● **Tâche courte 1**
Recopiez fidèlement tout le passage de l'extrait sur la mise en page du livre, depuis « Le fonctionnement mis » jusqu'à « dans notre cas. ».
● **Tâche courte 2**
Pour chacune des affirmations suivantes, indiquez par oui ou par non si elle concorde avec l'extrait sur la mise en page du livre, et citez à l'identique les mots de l'extrait qui tranchent. (a) Les dimensions retenues pour les pages du livre sont de 23,5 x 16,2 cm. (b) Nicolas a commencé la mise en page une fois les textes et les images entièrement terminés. (c) Régis s'est occupé de l'esthétique visuelle du livre.

Il était une fois... Dans cette série "carnets", toute l'histoire de "Voyage en Irréel", livre écrit à quatre mains avec Nicolas-Orillard-Demaire. Depuis avant l'idée jusqu'à après l'objet !
Images choisies, textes écrits, restait à s’attaquer à la face nord verglacée de la mise en page. L’ensemble se devait d’être visuellement harmonieux et esthétique, élégant mais pas maniéré, plus simplement, il fallait que ce soit irréel. C’est Nicolas qui s’en est chargé, pour ses compétences en esthétique du visuel, d’autant plus que lorsqu’il a commencé, les dernières modifications sur deux ou trois textes et l’ultime coup de plumeau sur les images étaient toujours en cours. Désormais, le travail se fait à trois. Nicolas et moi bien sûr, mais également Régis pour l’indispensable soutien technique. Changement de logiciel pour les textes afin que les corrections soient automatiquement intégrées au projet final, plus de rigueur dans les partages pour éviter les conflits de versions dans les documents sur lesquels on a pu travailler à plusieurs… Il a fallu mettre un peu de sérieux dans tout ça. Merci Régis.
Le fonctionnement mis en place, restaient de nombreux choix à faire, et donc à discuter. Le format du livre n’a pas été trop difficile à déterminer, on savait déjà qu’on souhaitait un livre à l’italienne et on avait une idée de la taille. Ensuite les contraintes techniques de l’imprimerie nous ont aidés à affiner les dimensions. Le livre allait être imprimé sur de grandes feuilles de papier, plusieurs pages sur une même feuille, il suffisait donc d’optimiser la taille des pages pour avoir le minimum de perte sur ces grandes surfaces. Résultat du calcul : 23,5 x 16,2 cm dans notre cas.
Le format de la page reste la donnée de base pour le logiciel de mise en page. On l’avait, on pouvait commencer. Ensuite venaient s’ajouter les marges, fonds perdus ou pas, césures, fontes proportionnelles ou pas, espaces au féminin, interlignes … et de nombreuses autres notions et termes qu’il a fallu apprivoiser. La mise en page, l’impression, la typographie ont leur vocabulaire spécifique, pas toujours intuitif mais potentiellement porteurs de conséquences lourdes sur le rendu final du livre. À ce moment-là de l’histoire du « Voyage en Irréel », Nicolas s’est nourri principalement de tutos pas toujours faciles à digérer et d’essais-erreurs aux résultats dans certains cas étonnants qui ont pu l’agacer… La mise en page est loin d’être aussi simple qu’on pourrait le penser quand on ne s’y est jamais réellement frotté.

● **Matériel fourni**
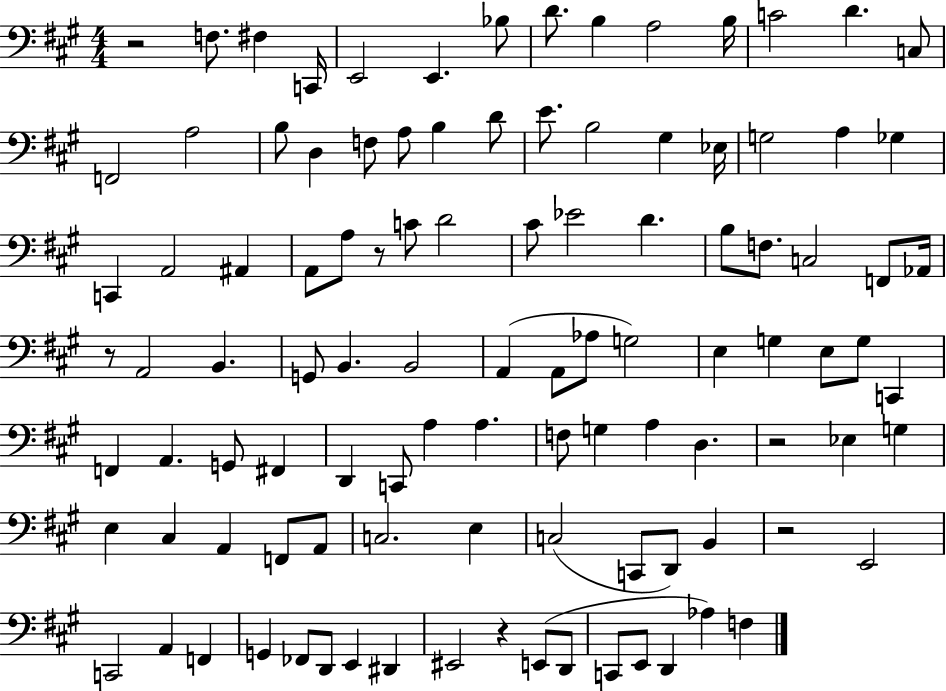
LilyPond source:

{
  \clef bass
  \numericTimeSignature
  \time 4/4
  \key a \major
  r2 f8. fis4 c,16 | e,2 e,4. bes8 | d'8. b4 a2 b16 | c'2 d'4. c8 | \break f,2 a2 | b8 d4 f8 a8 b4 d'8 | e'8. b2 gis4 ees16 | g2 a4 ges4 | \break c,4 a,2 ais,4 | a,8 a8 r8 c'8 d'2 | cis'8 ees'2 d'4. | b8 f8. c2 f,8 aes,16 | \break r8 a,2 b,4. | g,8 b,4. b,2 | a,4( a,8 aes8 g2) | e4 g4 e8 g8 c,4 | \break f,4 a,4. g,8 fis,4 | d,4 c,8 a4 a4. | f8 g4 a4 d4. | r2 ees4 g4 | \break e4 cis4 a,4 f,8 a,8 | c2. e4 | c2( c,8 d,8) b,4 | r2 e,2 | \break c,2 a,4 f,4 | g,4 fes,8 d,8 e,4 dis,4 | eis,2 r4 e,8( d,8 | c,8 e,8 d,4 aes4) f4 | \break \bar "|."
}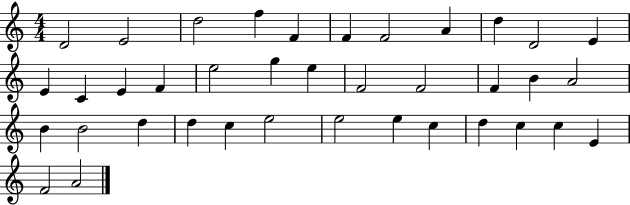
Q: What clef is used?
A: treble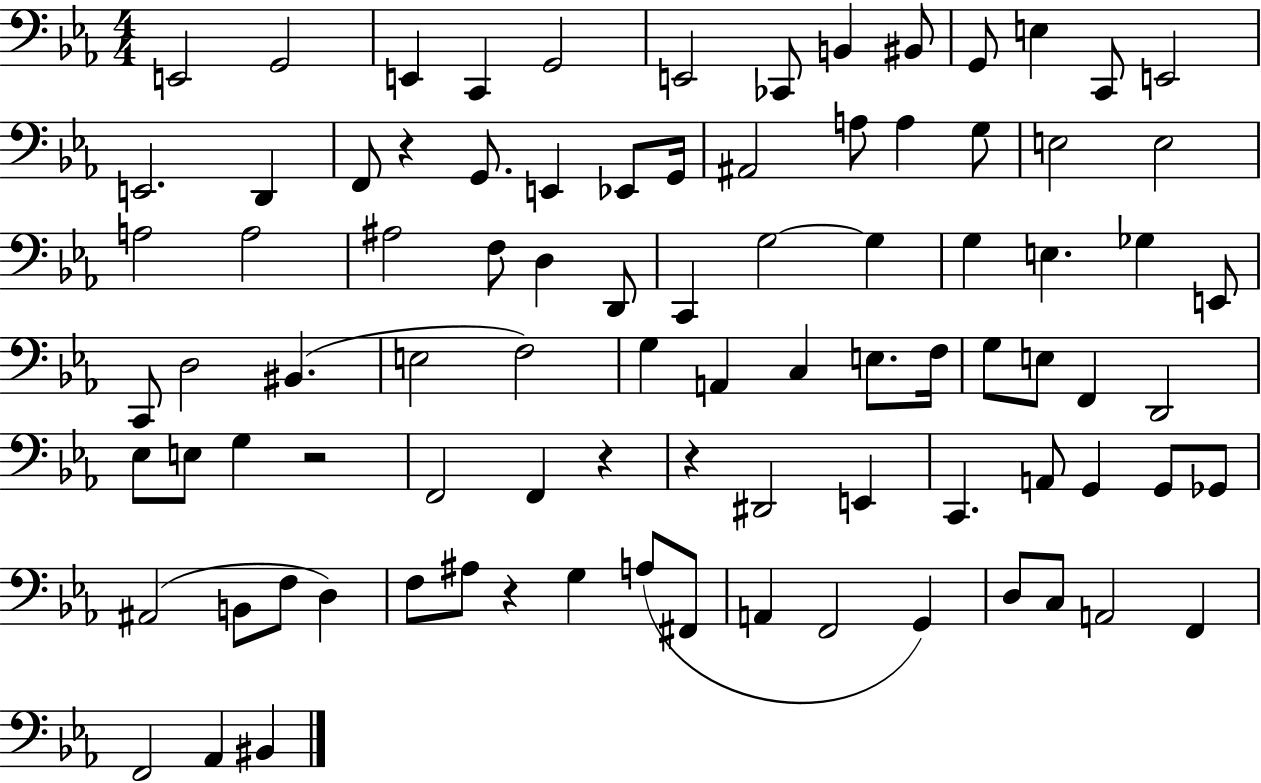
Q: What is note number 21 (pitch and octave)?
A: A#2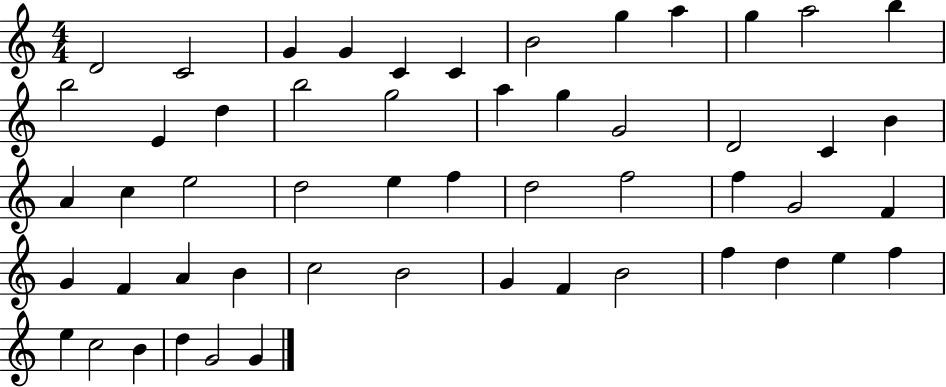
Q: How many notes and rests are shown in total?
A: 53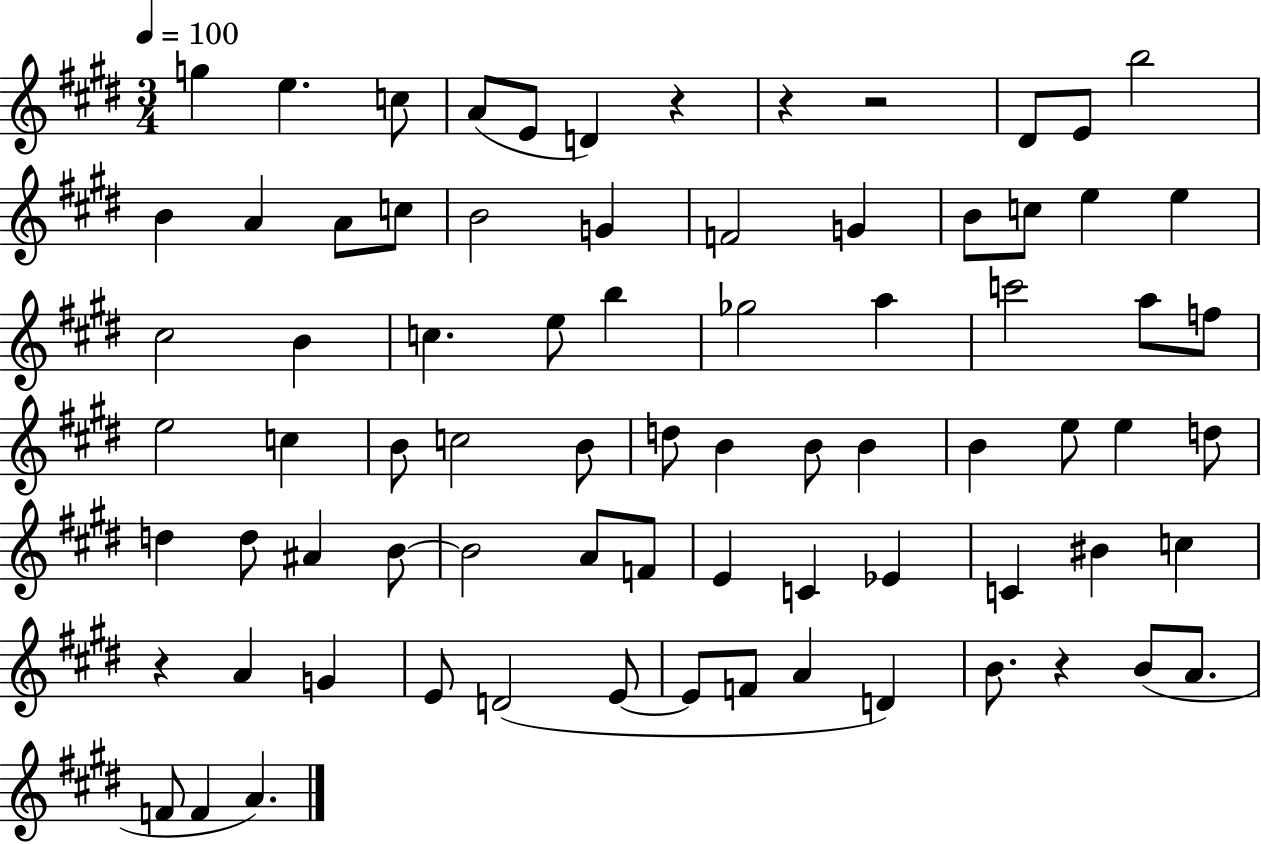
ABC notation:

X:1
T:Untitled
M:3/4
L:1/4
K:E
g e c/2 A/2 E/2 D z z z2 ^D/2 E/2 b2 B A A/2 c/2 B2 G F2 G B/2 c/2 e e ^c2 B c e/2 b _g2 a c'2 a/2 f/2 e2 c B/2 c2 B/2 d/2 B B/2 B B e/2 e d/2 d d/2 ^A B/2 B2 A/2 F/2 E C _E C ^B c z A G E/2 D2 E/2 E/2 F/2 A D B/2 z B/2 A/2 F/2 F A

● **Solution proposée 1**
Le fonctionnement mis en place, restaient de nombreux choix à faire, et donc à discuter. Le format du livre n’a pas été trop difficile à déterminer, on savait déjà qu’on souhaitait un livre à l’italienne et on avait une idée de la taille. Ensuite les contraintes techniques de l’imprimerie nous ont aidés à affiner les dimensions. Le livre allait être imprimé sur de grandes feuilles de papier, plusieurs pages sur une même feuille, il suffisait donc d’optimiser la taille des pages pour avoir le minimum de perte sur ces grandes surfaces. Résultat du calcul : 23,5 x 16,2 cm dans notre cas.

● **Solution proposée 2**
(a) Oui : « Résultat du calcul : 23,5 x 16,2 cm dans notre cas. »
(b) Non : « lorsqu’il a commencé, les dernières modifications sur deux ou trois textes et l’ultime coup de plumeau sur les images étaient toujours en cours ».
(c) Non : « mais également Régis pour l’indispensable soutien technique ».